What you are asked to do: Copy out, word for word, the lines of the listing starting at the line that contains "When comparing pixel" and ending at the line that contains "the point at 736,223 <", both included.

(Questions about pictured scenes)
****************

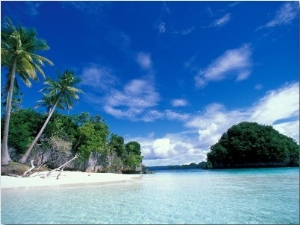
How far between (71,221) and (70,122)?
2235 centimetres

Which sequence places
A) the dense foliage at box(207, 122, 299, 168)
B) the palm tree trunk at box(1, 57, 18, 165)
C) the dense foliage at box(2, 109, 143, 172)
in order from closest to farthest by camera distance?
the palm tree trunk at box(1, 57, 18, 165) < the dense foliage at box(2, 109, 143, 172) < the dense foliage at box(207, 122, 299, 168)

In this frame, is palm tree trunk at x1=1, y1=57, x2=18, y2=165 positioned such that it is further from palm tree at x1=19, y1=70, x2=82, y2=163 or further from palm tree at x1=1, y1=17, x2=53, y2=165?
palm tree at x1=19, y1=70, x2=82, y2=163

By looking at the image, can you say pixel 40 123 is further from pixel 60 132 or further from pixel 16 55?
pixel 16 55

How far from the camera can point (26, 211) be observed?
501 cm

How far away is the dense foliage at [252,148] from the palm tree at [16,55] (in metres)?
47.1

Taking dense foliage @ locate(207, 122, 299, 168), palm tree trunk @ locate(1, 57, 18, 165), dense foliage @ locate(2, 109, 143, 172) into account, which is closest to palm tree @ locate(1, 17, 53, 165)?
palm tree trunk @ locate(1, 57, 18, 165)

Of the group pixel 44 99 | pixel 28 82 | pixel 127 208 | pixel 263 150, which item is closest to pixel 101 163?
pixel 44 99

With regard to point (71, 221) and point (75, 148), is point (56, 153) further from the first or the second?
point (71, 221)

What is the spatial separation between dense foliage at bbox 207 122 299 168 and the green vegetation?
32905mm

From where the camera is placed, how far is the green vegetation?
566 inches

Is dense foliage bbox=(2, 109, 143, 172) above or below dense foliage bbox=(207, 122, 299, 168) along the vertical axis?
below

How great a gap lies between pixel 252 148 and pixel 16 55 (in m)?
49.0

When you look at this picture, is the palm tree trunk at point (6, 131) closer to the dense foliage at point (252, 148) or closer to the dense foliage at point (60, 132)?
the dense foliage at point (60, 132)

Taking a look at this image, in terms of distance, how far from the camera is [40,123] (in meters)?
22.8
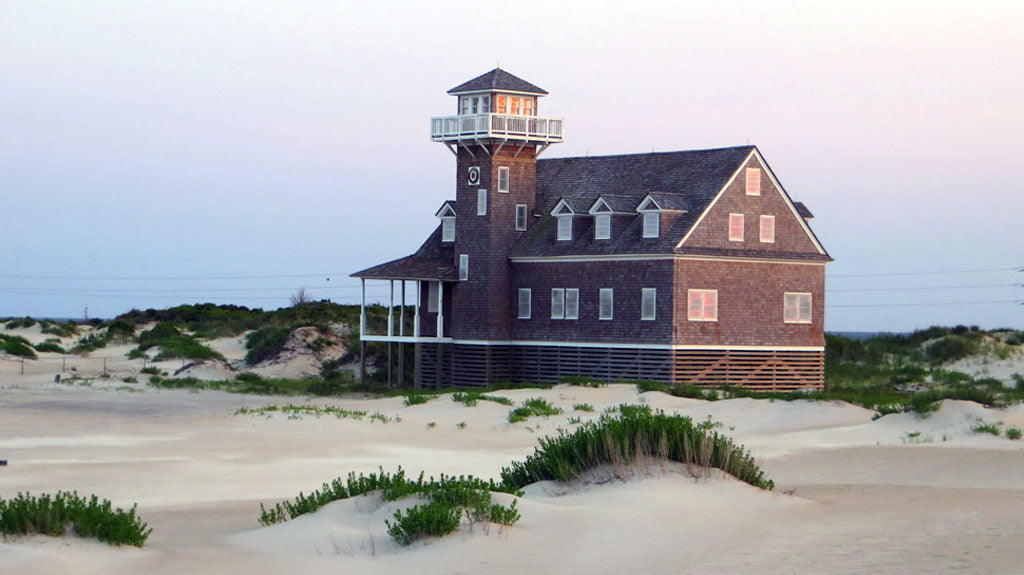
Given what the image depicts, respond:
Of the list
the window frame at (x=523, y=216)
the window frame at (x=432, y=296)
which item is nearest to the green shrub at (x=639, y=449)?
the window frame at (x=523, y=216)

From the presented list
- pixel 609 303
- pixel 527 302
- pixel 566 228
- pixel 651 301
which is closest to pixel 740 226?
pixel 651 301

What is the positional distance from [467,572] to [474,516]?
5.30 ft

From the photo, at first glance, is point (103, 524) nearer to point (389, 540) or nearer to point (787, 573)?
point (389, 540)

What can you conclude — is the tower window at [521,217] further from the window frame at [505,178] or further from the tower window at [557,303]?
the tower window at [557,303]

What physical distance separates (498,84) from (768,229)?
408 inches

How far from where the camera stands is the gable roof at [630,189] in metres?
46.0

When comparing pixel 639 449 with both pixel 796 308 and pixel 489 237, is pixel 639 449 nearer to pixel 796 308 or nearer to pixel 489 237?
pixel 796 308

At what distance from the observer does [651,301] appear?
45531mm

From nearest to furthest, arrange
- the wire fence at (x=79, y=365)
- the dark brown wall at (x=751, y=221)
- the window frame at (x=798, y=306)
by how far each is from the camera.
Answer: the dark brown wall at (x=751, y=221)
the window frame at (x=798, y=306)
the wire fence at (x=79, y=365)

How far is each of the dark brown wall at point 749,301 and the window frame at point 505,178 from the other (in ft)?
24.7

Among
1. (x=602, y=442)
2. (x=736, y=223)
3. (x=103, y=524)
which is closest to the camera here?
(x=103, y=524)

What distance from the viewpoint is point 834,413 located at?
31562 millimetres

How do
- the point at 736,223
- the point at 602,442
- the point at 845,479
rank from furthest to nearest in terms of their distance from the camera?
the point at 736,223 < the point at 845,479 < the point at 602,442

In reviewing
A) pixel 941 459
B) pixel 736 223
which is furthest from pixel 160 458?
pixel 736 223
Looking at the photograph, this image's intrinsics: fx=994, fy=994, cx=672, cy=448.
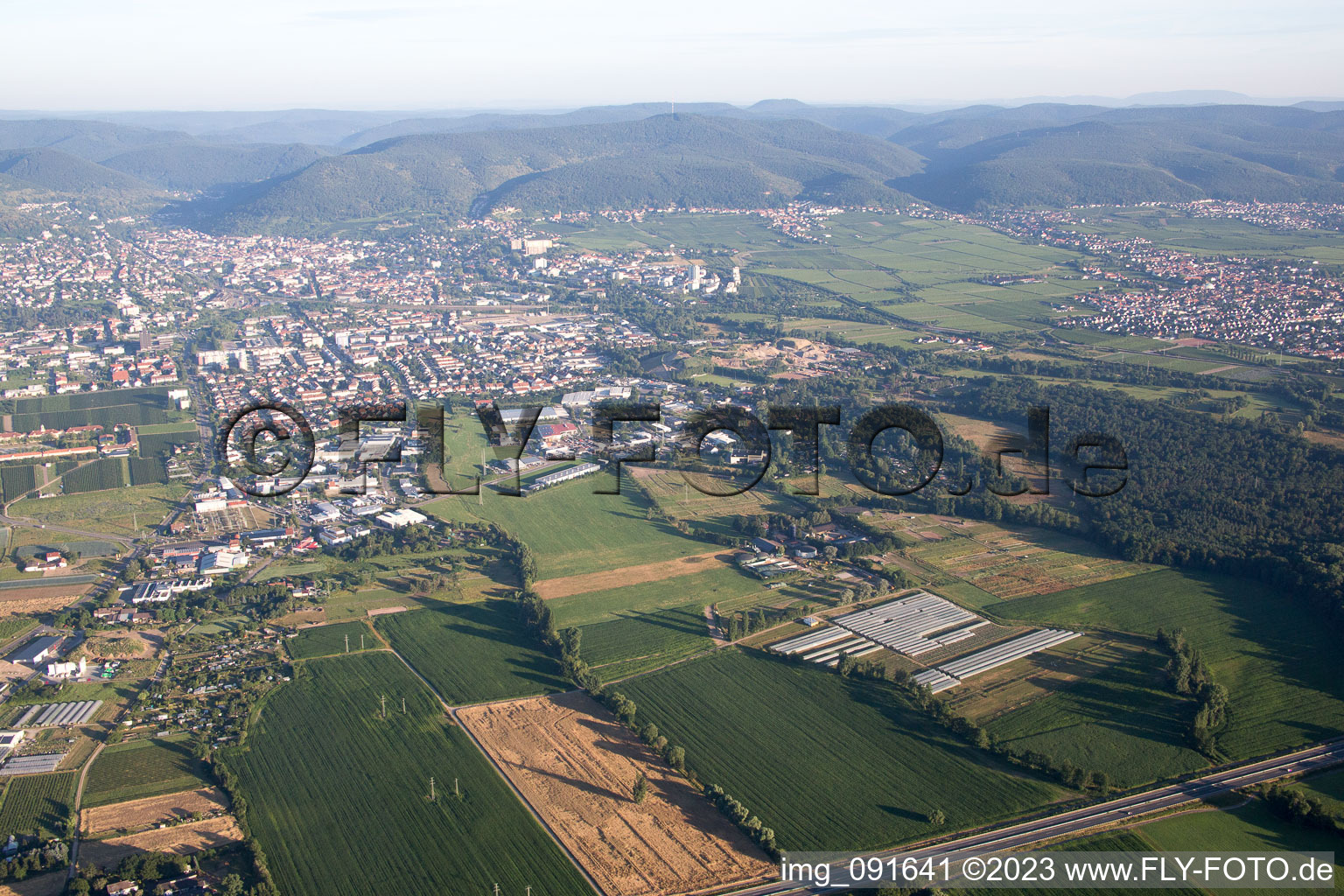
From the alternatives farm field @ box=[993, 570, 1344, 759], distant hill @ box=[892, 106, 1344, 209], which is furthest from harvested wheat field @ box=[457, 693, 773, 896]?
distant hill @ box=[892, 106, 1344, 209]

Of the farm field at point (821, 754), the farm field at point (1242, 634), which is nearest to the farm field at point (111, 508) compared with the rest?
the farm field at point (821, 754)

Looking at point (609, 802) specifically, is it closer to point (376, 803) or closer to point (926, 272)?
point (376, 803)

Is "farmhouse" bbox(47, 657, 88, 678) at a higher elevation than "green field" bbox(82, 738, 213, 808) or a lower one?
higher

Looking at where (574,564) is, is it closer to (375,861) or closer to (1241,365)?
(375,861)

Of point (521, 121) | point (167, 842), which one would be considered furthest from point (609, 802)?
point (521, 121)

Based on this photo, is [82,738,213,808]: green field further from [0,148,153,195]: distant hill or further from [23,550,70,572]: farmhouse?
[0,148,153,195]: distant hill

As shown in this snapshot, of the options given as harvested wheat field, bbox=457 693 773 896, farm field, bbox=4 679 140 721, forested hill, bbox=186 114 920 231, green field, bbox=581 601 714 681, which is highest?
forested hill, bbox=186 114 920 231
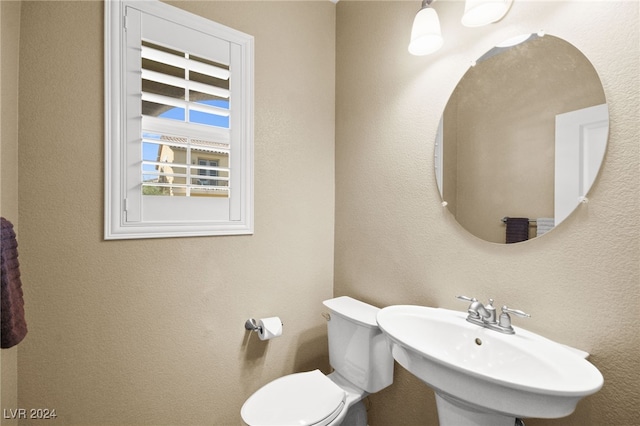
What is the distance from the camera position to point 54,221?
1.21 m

****************

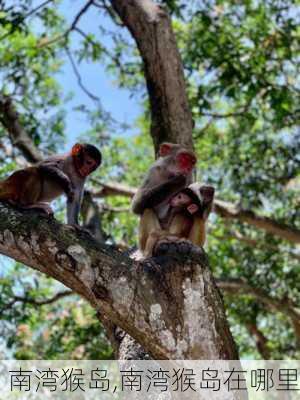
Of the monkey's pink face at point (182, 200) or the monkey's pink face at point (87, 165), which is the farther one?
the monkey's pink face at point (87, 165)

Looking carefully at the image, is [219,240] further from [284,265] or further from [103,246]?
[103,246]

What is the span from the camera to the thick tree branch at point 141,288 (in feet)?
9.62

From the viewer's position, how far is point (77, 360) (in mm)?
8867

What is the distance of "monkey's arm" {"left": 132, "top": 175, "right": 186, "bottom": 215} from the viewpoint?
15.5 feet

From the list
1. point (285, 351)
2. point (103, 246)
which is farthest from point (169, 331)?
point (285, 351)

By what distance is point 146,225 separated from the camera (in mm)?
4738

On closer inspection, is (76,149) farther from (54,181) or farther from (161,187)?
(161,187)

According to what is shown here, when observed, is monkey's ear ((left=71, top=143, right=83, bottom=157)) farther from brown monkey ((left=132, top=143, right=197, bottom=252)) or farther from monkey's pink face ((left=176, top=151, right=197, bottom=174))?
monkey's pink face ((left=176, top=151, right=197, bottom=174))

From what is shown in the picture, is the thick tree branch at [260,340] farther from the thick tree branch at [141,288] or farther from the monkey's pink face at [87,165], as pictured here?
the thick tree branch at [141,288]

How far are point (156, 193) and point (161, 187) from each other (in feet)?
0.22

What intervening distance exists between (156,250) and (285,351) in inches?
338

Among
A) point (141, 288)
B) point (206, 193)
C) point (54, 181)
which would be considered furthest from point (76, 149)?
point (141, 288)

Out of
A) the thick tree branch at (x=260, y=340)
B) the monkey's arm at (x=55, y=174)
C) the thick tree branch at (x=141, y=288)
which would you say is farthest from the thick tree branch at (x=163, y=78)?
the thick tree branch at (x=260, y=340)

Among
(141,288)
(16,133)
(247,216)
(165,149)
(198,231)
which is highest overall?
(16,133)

****************

Correct answer:
When comparing pixel 639 449 with both pixel 796 308 and pixel 489 237, is pixel 639 449 nearer to pixel 796 308 or nearer to pixel 489 237?
pixel 796 308

At what distance from the observer does [651,301] appear?
45531mm

From nearest to furthest, arrange
- the wire fence at (x=79, y=365)
- the dark brown wall at (x=751, y=221)
- the window frame at (x=798, y=306)
by how far each is from the camera.
Answer: the dark brown wall at (x=751, y=221)
the window frame at (x=798, y=306)
the wire fence at (x=79, y=365)

How far is each of the dark brown wall at point 749,301 and the window frame at point 505,178 from the other (in ft)?
24.7

Among
1. (x=602, y=442)
2. (x=736, y=223)
3. (x=103, y=524)
which is closest to the camera here?
(x=103, y=524)

What distance from the viewpoint is point 834,413 located at?
31562 millimetres

How do
- the point at 736,223
- the point at 602,442
- the point at 845,479
rank from furthest to nearest in terms of their distance from the camera?
the point at 736,223 < the point at 845,479 < the point at 602,442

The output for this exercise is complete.